Les grands modèles de langage sont versatiles, mais contrôler leur

comportement pour faire une tâche particulière et garantir la stabilité des

textes qu’ils génèrent reste difficile. On peut effectuer ce contrôle grâce à

deux méthodes : l’amorçage (prompting) et l’affinage (finetuning). L’amorçage

consiste à trouver une formulation de la tâche donnée comme début de texte qui

pousse le modèle à générer des mots qui y répondent. Cette méthode est peu

coûteuse mais repose surtout sur le savoir-faire et produit des résultats

variables. L’affinage consiste, lui, à donner des exemples de la tâche et

modifier les paramètres du modèle pour qu’il génère la réponse associée.

Contrairement à l’amorçage, il offre de meilleurs résultats mais le coût

associé à l’apprentissage n’est pas raisonnable.

En effet, entraîner des modèles de langage à large échelle nécessite des

ressources de calcul colossales : plusieurs milliers de serveurs de calcul GPU

pendant plusieurs mois. Les recherches actuelles s’orientent donc vers plus de

frugalité et des solutions commencent à apparaître pour modifier un modèle de

langage plus efficacement.

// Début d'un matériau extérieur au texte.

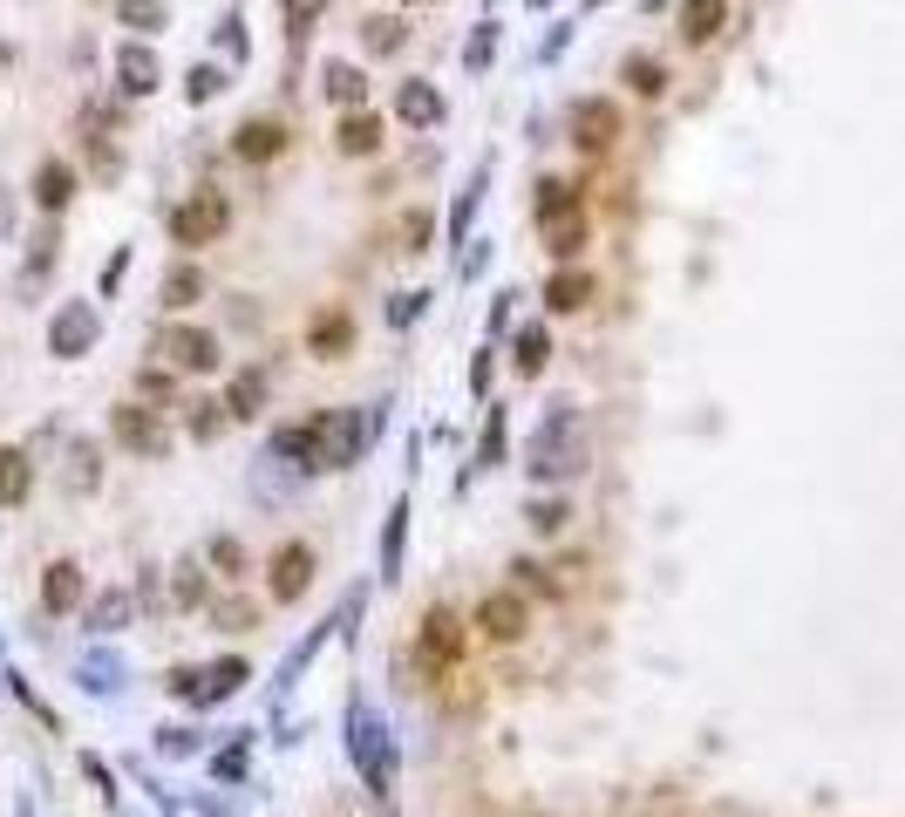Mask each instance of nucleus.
Returning a JSON list of instances; mask_svg holds the SVG:
<instances>
[{"instance_id": "5701e85b", "label": "nucleus", "mask_w": 905, "mask_h": 817, "mask_svg": "<svg viewBox=\"0 0 905 817\" xmlns=\"http://www.w3.org/2000/svg\"><path fill=\"white\" fill-rule=\"evenodd\" d=\"M545 362H552L545 327H517V341H511V368H517V375H538Z\"/></svg>"}, {"instance_id": "e433bc0d", "label": "nucleus", "mask_w": 905, "mask_h": 817, "mask_svg": "<svg viewBox=\"0 0 905 817\" xmlns=\"http://www.w3.org/2000/svg\"><path fill=\"white\" fill-rule=\"evenodd\" d=\"M218 89H225V68H191V75H185V96H191V102H212Z\"/></svg>"}, {"instance_id": "4c0bfd02", "label": "nucleus", "mask_w": 905, "mask_h": 817, "mask_svg": "<svg viewBox=\"0 0 905 817\" xmlns=\"http://www.w3.org/2000/svg\"><path fill=\"white\" fill-rule=\"evenodd\" d=\"M212 566H218L225 579H239V573H246V552H239V539H212Z\"/></svg>"}, {"instance_id": "4be33fe9", "label": "nucleus", "mask_w": 905, "mask_h": 817, "mask_svg": "<svg viewBox=\"0 0 905 817\" xmlns=\"http://www.w3.org/2000/svg\"><path fill=\"white\" fill-rule=\"evenodd\" d=\"M579 246H586V212L545 218V252H552V260H579Z\"/></svg>"}, {"instance_id": "412c9836", "label": "nucleus", "mask_w": 905, "mask_h": 817, "mask_svg": "<svg viewBox=\"0 0 905 817\" xmlns=\"http://www.w3.org/2000/svg\"><path fill=\"white\" fill-rule=\"evenodd\" d=\"M395 110H402V123H443V96H436L429 83H402V96H395Z\"/></svg>"}, {"instance_id": "f03ea898", "label": "nucleus", "mask_w": 905, "mask_h": 817, "mask_svg": "<svg viewBox=\"0 0 905 817\" xmlns=\"http://www.w3.org/2000/svg\"><path fill=\"white\" fill-rule=\"evenodd\" d=\"M586 470V437H579V416L573 409H545V423L525 437V477L531 483H573Z\"/></svg>"}, {"instance_id": "ddd939ff", "label": "nucleus", "mask_w": 905, "mask_h": 817, "mask_svg": "<svg viewBox=\"0 0 905 817\" xmlns=\"http://www.w3.org/2000/svg\"><path fill=\"white\" fill-rule=\"evenodd\" d=\"M41 606L48 613H75V606H83V566H75V558H55V566L41 573Z\"/></svg>"}, {"instance_id": "4468645a", "label": "nucleus", "mask_w": 905, "mask_h": 817, "mask_svg": "<svg viewBox=\"0 0 905 817\" xmlns=\"http://www.w3.org/2000/svg\"><path fill=\"white\" fill-rule=\"evenodd\" d=\"M231 150H239L246 164H266L287 150V123H273V116H259V123H239V137H231Z\"/></svg>"}, {"instance_id": "37998d69", "label": "nucleus", "mask_w": 905, "mask_h": 817, "mask_svg": "<svg viewBox=\"0 0 905 817\" xmlns=\"http://www.w3.org/2000/svg\"><path fill=\"white\" fill-rule=\"evenodd\" d=\"M123 21H137V28H158L164 14H158V8H143V0H129V8H123Z\"/></svg>"}, {"instance_id": "79ce46f5", "label": "nucleus", "mask_w": 905, "mask_h": 817, "mask_svg": "<svg viewBox=\"0 0 905 817\" xmlns=\"http://www.w3.org/2000/svg\"><path fill=\"white\" fill-rule=\"evenodd\" d=\"M83 681L89 688H116V661H83Z\"/></svg>"}, {"instance_id": "c03bdc74", "label": "nucleus", "mask_w": 905, "mask_h": 817, "mask_svg": "<svg viewBox=\"0 0 905 817\" xmlns=\"http://www.w3.org/2000/svg\"><path fill=\"white\" fill-rule=\"evenodd\" d=\"M402 239H408V252H423V239H429V218L416 212V218H408V225H402Z\"/></svg>"}, {"instance_id": "bb28decb", "label": "nucleus", "mask_w": 905, "mask_h": 817, "mask_svg": "<svg viewBox=\"0 0 905 817\" xmlns=\"http://www.w3.org/2000/svg\"><path fill=\"white\" fill-rule=\"evenodd\" d=\"M259 402H266V375H239L231 381V395H225V416H259Z\"/></svg>"}, {"instance_id": "aec40b11", "label": "nucleus", "mask_w": 905, "mask_h": 817, "mask_svg": "<svg viewBox=\"0 0 905 817\" xmlns=\"http://www.w3.org/2000/svg\"><path fill=\"white\" fill-rule=\"evenodd\" d=\"M116 75H123V96H150V89H158V55L129 41L123 55H116Z\"/></svg>"}, {"instance_id": "b1692460", "label": "nucleus", "mask_w": 905, "mask_h": 817, "mask_svg": "<svg viewBox=\"0 0 905 817\" xmlns=\"http://www.w3.org/2000/svg\"><path fill=\"white\" fill-rule=\"evenodd\" d=\"M28 483H35L28 450H8L0 456V504H28Z\"/></svg>"}, {"instance_id": "c9c22d12", "label": "nucleus", "mask_w": 905, "mask_h": 817, "mask_svg": "<svg viewBox=\"0 0 905 817\" xmlns=\"http://www.w3.org/2000/svg\"><path fill=\"white\" fill-rule=\"evenodd\" d=\"M218 429H225V402H198V409H191V437H198V443H212Z\"/></svg>"}, {"instance_id": "a18cd8bd", "label": "nucleus", "mask_w": 905, "mask_h": 817, "mask_svg": "<svg viewBox=\"0 0 905 817\" xmlns=\"http://www.w3.org/2000/svg\"><path fill=\"white\" fill-rule=\"evenodd\" d=\"M137 389H143V395H171V375L150 368V375H137Z\"/></svg>"}, {"instance_id": "a211bd4d", "label": "nucleus", "mask_w": 905, "mask_h": 817, "mask_svg": "<svg viewBox=\"0 0 905 817\" xmlns=\"http://www.w3.org/2000/svg\"><path fill=\"white\" fill-rule=\"evenodd\" d=\"M592 300V279L586 273H573V266H558L552 279H545V306L552 314H579V306Z\"/></svg>"}, {"instance_id": "f257e3e1", "label": "nucleus", "mask_w": 905, "mask_h": 817, "mask_svg": "<svg viewBox=\"0 0 905 817\" xmlns=\"http://www.w3.org/2000/svg\"><path fill=\"white\" fill-rule=\"evenodd\" d=\"M375 423H361V409H320L314 423L279 429V456H300V470H348L368 450Z\"/></svg>"}, {"instance_id": "9b49d317", "label": "nucleus", "mask_w": 905, "mask_h": 817, "mask_svg": "<svg viewBox=\"0 0 905 817\" xmlns=\"http://www.w3.org/2000/svg\"><path fill=\"white\" fill-rule=\"evenodd\" d=\"M477 627L490 633V641H517V633L531 627L525 593H483V600H477Z\"/></svg>"}, {"instance_id": "c756f323", "label": "nucleus", "mask_w": 905, "mask_h": 817, "mask_svg": "<svg viewBox=\"0 0 905 817\" xmlns=\"http://www.w3.org/2000/svg\"><path fill=\"white\" fill-rule=\"evenodd\" d=\"M565 212H579V191L565 185V177H545V185H538V218H565Z\"/></svg>"}, {"instance_id": "2f4dec72", "label": "nucleus", "mask_w": 905, "mask_h": 817, "mask_svg": "<svg viewBox=\"0 0 905 817\" xmlns=\"http://www.w3.org/2000/svg\"><path fill=\"white\" fill-rule=\"evenodd\" d=\"M490 464H504V416H498V409H490V423H483V443H477L470 470H490Z\"/></svg>"}, {"instance_id": "6e6552de", "label": "nucleus", "mask_w": 905, "mask_h": 817, "mask_svg": "<svg viewBox=\"0 0 905 817\" xmlns=\"http://www.w3.org/2000/svg\"><path fill=\"white\" fill-rule=\"evenodd\" d=\"M96 327H102V320H96V306H89V300H68L62 314H55V327H48V348H55L62 362H75V354H89V348H96Z\"/></svg>"}, {"instance_id": "58836bf2", "label": "nucleus", "mask_w": 905, "mask_h": 817, "mask_svg": "<svg viewBox=\"0 0 905 817\" xmlns=\"http://www.w3.org/2000/svg\"><path fill=\"white\" fill-rule=\"evenodd\" d=\"M75 491H96V450L75 443Z\"/></svg>"}, {"instance_id": "20e7f679", "label": "nucleus", "mask_w": 905, "mask_h": 817, "mask_svg": "<svg viewBox=\"0 0 905 817\" xmlns=\"http://www.w3.org/2000/svg\"><path fill=\"white\" fill-rule=\"evenodd\" d=\"M225 225H231V198L225 191H198L191 204L171 212V239L177 246H212V239H225Z\"/></svg>"}, {"instance_id": "c85d7f7f", "label": "nucleus", "mask_w": 905, "mask_h": 817, "mask_svg": "<svg viewBox=\"0 0 905 817\" xmlns=\"http://www.w3.org/2000/svg\"><path fill=\"white\" fill-rule=\"evenodd\" d=\"M619 75L633 83V96H661V89H667V68H661L654 55H627V68H619Z\"/></svg>"}, {"instance_id": "a19ab883", "label": "nucleus", "mask_w": 905, "mask_h": 817, "mask_svg": "<svg viewBox=\"0 0 905 817\" xmlns=\"http://www.w3.org/2000/svg\"><path fill=\"white\" fill-rule=\"evenodd\" d=\"M212 777H225V783H239V777H246V743H239V750H225V756L212 763Z\"/></svg>"}, {"instance_id": "7ed1b4c3", "label": "nucleus", "mask_w": 905, "mask_h": 817, "mask_svg": "<svg viewBox=\"0 0 905 817\" xmlns=\"http://www.w3.org/2000/svg\"><path fill=\"white\" fill-rule=\"evenodd\" d=\"M348 750H354V770L368 777L375 804H395V743H388L381 715L361 702V695H354V708H348Z\"/></svg>"}, {"instance_id": "f704fd0d", "label": "nucleus", "mask_w": 905, "mask_h": 817, "mask_svg": "<svg viewBox=\"0 0 905 817\" xmlns=\"http://www.w3.org/2000/svg\"><path fill=\"white\" fill-rule=\"evenodd\" d=\"M279 8H287V35L300 41V35H306V28H314V21L327 14V0H279Z\"/></svg>"}, {"instance_id": "6ab92c4d", "label": "nucleus", "mask_w": 905, "mask_h": 817, "mask_svg": "<svg viewBox=\"0 0 905 817\" xmlns=\"http://www.w3.org/2000/svg\"><path fill=\"white\" fill-rule=\"evenodd\" d=\"M68 198H75V171H68L62 158H48V164L35 171V204H41V212H62Z\"/></svg>"}, {"instance_id": "423d86ee", "label": "nucleus", "mask_w": 905, "mask_h": 817, "mask_svg": "<svg viewBox=\"0 0 905 817\" xmlns=\"http://www.w3.org/2000/svg\"><path fill=\"white\" fill-rule=\"evenodd\" d=\"M416 654H423V668H429V675H443V668H456V661H463V620H456L450 606H436L429 620H423Z\"/></svg>"}, {"instance_id": "dca6fc26", "label": "nucleus", "mask_w": 905, "mask_h": 817, "mask_svg": "<svg viewBox=\"0 0 905 817\" xmlns=\"http://www.w3.org/2000/svg\"><path fill=\"white\" fill-rule=\"evenodd\" d=\"M729 28V0H681V35L688 41H715Z\"/></svg>"}, {"instance_id": "39448f33", "label": "nucleus", "mask_w": 905, "mask_h": 817, "mask_svg": "<svg viewBox=\"0 0 905 817\" xmlns=\"http://www.w3.org/2000/svg\"><path fill=\"white\" fill-rule=\"evenodd\" d=\"M158 354H164V368H177V375H212L218 368V341L204 335V327H164Z\"/></svg>"}, {"instance_id": "1a4fd4ad", "label": "nucleus", "mask_w": 905, "mask_h": 817, "mask_svg": "<svg viewBox=\"0 0 905 817\" xmlns=\"http://www.w3.org/2000/svg\"><path fill=\"white\" fill-rule=\"evenodd\" d=\"M116 443L123 450H137V456H164V416H158V409H143V402H123L116 409Z\"/></svg>"}, {"instance_id": "2eb2a0df", "label": "nucleus", "mask_w": 905, "mask_h": 817, "mask_svg": "<svg viewBox=\"0 0 905 817\" xmlns=\"http://www.w3.org/2000/svg\"><path fill=\"white\" fill-rule=\"evenodd\" d=\"M334 143H341L348 158H375V150H381V116L348 110V116H341V130H334Z\"/></svg>"}, {"instance_id": "393cba45", "label": "nucleus", "mask_w": 905, "mask_h": 817, "mask_svg": "<svg viewBox=\"0 0 905 817\" xmlns=\"http://www.w3.org/2000/svg\"><path fill=\"white\" fill-rule=\"evenodd\" d=\"M327 96L341 102V110H361L368 83H361V68H354V62H327Z\"/></svg>"}, {"instance_id": "473e14b6", "label": "nucleus", "mask_w": 905, "mask_h": 817, "mask_svg": "<svg viewBox=\"0 0 905 817\" xmlns=\"http://www.w3.org/2000/svg\"><path fill=\"white\" fill-rule=\"evenodd\" d=\"M402 35H408V28H402L395 14H375V21H368V48H375V55H395Z\"/></svg>"}, {"instance_id": "a878e982", "label": "nucleus", "mask_w": 905, "mask_h": 817, "mask_svg": "<svg viewBox=\"0 0 905 817\" xmlns=\"http://www.w3.org/2000/svg\"><path fill=\"white\" fill-rule=\"evenodd\" d=\"M198 293H204V273L198 266H171V279H164V306H171V314L198 306Z\"/></svg>"}, {"instance_id": "cd10ccee", "label": "nucleus", "mask_w": 905, "mask_h": 817, "mask_svg": "<svg viewBox=\"0 0 905 817\" xmlns=\"http://www.w3.org/2000/svg\"><path fill=\"white\" fill-rule=\"evenodd\" d=\"M402 531H408V504H395V511H388V525H381V573L388 579L402 573Z\"/></svg>"}, {"instance_id": "ea45409f", "label": "nucleus", "mask_w": 905, "mask_h": 817, "mask_svg": "<svg viewBox=\"0 0 905 817\" xmlns=\"http://www.w3.org/2000/svg\"><path fill=\"white\" fill-rule=\"evenodd\" d=\"M416 314H423V293H395V300H388V320H395V327H408Z\"/></svg>"}, {"instance_id": "72a5a7b5", "label": "nucleus", "mask_w": 905, "mask_h": 817, "mask_svg": "<svg viewBox=\"0 0 905 817\" xmlns=\"http://www.w3.org/2000/svg\"><path fill=\"white\" fill-rule=\"evenodd\" d=\"M525 518H531V531H545V539H552V531H565V518H573V511H565V498H538Z\"/></svg>"}, {"instance_id": "0eeeda50", "label": "nucleus", "mask_w": 905, "mask_h": 817, "mask_svg": "<svg viewBox=\"0 0 905 817\" xmlns=\"http://www.w3.org/2000/svg\"><path fill=\"white\" fill-rule=\"evenodd\" d=\"M266 573H273V579H266V586H273V600H279V606H293L306 586H314V545L287 539V545L273 552V566H266Z\"/></svg>"}, {"instance_id": "9d476101", "label": "nucleus", "mask_w": 905, "mask_h": 817, "mask_svg": "<svg viewBox=\"0 0 905 817\" xmlns=\"http://www.w3.org/2000/svg\"><path fill=\"white\" fill-rule=\"evenodd\" d=\"M613 137H619V102L586 96L579 110H573V143L579 150H613Z\"/></svg>"}, {"instance_id": "f3484780", "label": "nucleus", "mask_w": 905, "mask_h": 817, "mask_svg": "<svg viewBox=\"0 0 905 817\" xmlns=\"http://www.w3.org/2000/svg\"><path fill=\"white\" fill-rule=\"evenodd\" d=\"M198 681H204V688H198L191 702H225V695H239V681H252V668H246L239 654H225V661H212Z\"/></svg>"}, {"instance_id": "7c9ffc66", "label": "nucleus", "mask_w": 905, "mask_h": 817, "mask_svg": "<svg viewBox=\"0 0 905 817\" xmlns=\"http://www.w3.org/2000/svg\"><path fill=\"white\" fill-rule=\"evenodd\" d=\"M89 627H96V633H116V627H129V593H102V600L89 606Z\"/></svg>"}, {"instance_id": "f8f14e48", "label": "nucleus", "mask_w": 905, "mask_h": 817, "mask_svg": "<svg viewBox=\"0 0 905 817\" xmlns=\"http://www.w3.org/2000/svg\"><path fill=\"white\" fill-rule=\"evenodd\" d=\"M348 348H354V320L341 314V306L314 314V327H306V354H320V362H341Z\"/></svg>"}]
</instances>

La méthode LoRA, par exemple, considère que la

modification faite à chaque matrice de paramètres d’un réseau de neurones peut

être approximée par une matrice de faible rang, elle-même constituée de très

peu de paramètres, réduisant la quantité de mémoire requise lors de

l’apprentissage et garantissant de conserver les connaissances détaillées

capturées par le modèle initial.

Les grands modèles de langage permettent donc de répondre automatiquement à des questions.

La méthode n’est toutefois pas parfaite et repose sur les connaissances

implicites contenues dans les textes d’apprentissages issues d’Internet, avec

leur lot d’erreurs, de désinformations, de biais, et de contenus illicites ou

répréhensibles. Contrôler l’effet de la qualité des données sur les modèles de

langage, leur donner accès à des connaissances explicites comme des manuels de

médecine, ou encore améliorer leur efficacité, sont des pistes de recherche

importantes qu’il reste à explorer. Au-delà de ces améliorations, les méthodes

d’intelligence artificielle peuvent avoir un profond impact sur la société et

posent des questions importantes relatives à l’emploi, la justice et

l’énergie, des questions sur lesquelles planche l’ensemble de la communauté.